» **PROBLEM TO WORK ON**: Extract every line of the records below and reproduce each one word for word.

── DATASET ROWS ──

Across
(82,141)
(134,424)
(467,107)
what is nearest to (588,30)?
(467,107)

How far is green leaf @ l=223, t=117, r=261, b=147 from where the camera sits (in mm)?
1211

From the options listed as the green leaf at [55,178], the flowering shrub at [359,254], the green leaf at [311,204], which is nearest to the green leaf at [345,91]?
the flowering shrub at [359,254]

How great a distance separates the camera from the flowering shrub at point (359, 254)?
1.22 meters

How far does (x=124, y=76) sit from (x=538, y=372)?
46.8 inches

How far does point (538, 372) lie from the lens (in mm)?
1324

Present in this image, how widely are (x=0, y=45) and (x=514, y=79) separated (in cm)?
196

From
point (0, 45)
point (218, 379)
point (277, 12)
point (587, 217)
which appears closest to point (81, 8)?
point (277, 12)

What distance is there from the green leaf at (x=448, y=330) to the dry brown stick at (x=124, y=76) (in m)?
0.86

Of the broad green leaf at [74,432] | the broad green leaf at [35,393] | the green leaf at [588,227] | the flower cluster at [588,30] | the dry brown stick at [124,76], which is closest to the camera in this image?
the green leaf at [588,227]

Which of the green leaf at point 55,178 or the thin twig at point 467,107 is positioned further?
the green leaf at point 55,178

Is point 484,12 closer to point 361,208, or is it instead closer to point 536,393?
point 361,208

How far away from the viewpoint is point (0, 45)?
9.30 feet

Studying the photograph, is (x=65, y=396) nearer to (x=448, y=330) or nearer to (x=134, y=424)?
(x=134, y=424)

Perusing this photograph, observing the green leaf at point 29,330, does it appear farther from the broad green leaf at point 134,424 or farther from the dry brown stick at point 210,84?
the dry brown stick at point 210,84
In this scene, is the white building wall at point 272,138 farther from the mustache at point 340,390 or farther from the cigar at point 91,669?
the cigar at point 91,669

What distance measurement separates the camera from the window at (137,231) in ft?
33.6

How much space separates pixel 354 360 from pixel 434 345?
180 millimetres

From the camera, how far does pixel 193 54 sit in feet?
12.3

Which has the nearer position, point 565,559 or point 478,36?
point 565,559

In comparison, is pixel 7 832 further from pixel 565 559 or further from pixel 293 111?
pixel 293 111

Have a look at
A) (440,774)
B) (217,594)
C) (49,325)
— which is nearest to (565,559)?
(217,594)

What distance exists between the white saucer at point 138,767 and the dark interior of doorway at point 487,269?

───

» **ANSWER FOR THE TASK**:
Across
(82,141)
(134,424)
(467,107)
what is nearest to (588,30)?
(467,107)

How far is green leaf @ l=223, t=117, r=261, b=147 from where the camera sits (in mm)?
1211

From the options listed as the green leaf at [55,178], the flowering shrub at [359,254], the green leaf at [311,204], which is nearest to the green leaf at [345,91]?
the flowering shrub at [359,254]

How great a distance separates the camera from the flowering shrub at point (359, 254)?
1.22 meters

How far does (x=124, y=76) sit from (x=538, y=372)?
46.8 inches

How far does point (538, 372) lie from the lens (in mm)?
1324

Present in this image, how widely are (x=0, y=45) and (x=514, y=79) separated (in cm)?
196

From
point (0, 45)
point (218, 379)
point (277, 12)
point (587, 217)
which appears closest to point (81, 8)?
point (277, 12)

What distance is there from the green leaf at (x=448, y=330) to the dry brown stick at (x=124, y=76) (in m)?
0.86

Of the broad green leaf at [74,432] | the broad green leaf at [35,393] | the green leaf at [588,227] | the flower cluster at [588,30] | the dry brown stick at [124,76], which is closest to the camera in this image?
the green leaf at [588,227]

Which of the green leaf at point 55,178 or the thin twig at point 467,107 is positioned further?
the green leaf at point 55,178

Is point 484,12 closer to point 361,208, or is it instead closer to point 536,393?
point 361,208

How far away from the viewpoint is point (0, 45)?
9.30 feet

Studying the photograph, is (x=65, y=396) nearer to (x=448, y=330) or nearer to (x=134, y=424)?
(x=134, y=424)

Perusing this photograph, observing the green leaf at point 29,330, does it appear farther from the broad green leaf at point 134,424 or farther from the dry brown stick at point 210,84?
the dry brown stick at point 210,84
In this scene, is the white building wall at point 272,138 farther from the mustache at point 340,390 or farther from the cigar at point 91,669?
the cigar at point 91,669

What distance measurement separates the camera from the window at (137,231) in ft?
33.6

How much space separates pixel 354 360 from pixel 434 345?
180 millimetres

From the camera, how far does pixel 193 54 sit in feet?
12.3

Which has the nearer position, point 565,559 or point 478,36?
point 565,559

In comparison, is pixel 7 832 further from pixel 565 559 or further from pixel 293 111?
pixel 293 111

Have a look at
A) (440,774)
B) (217,594)
C) (49,325)
— which is nearest to (565,559)?
(217,594)

What distance exists between the white saucer at point 138,767 and the dark interior of doorway at point 487,269?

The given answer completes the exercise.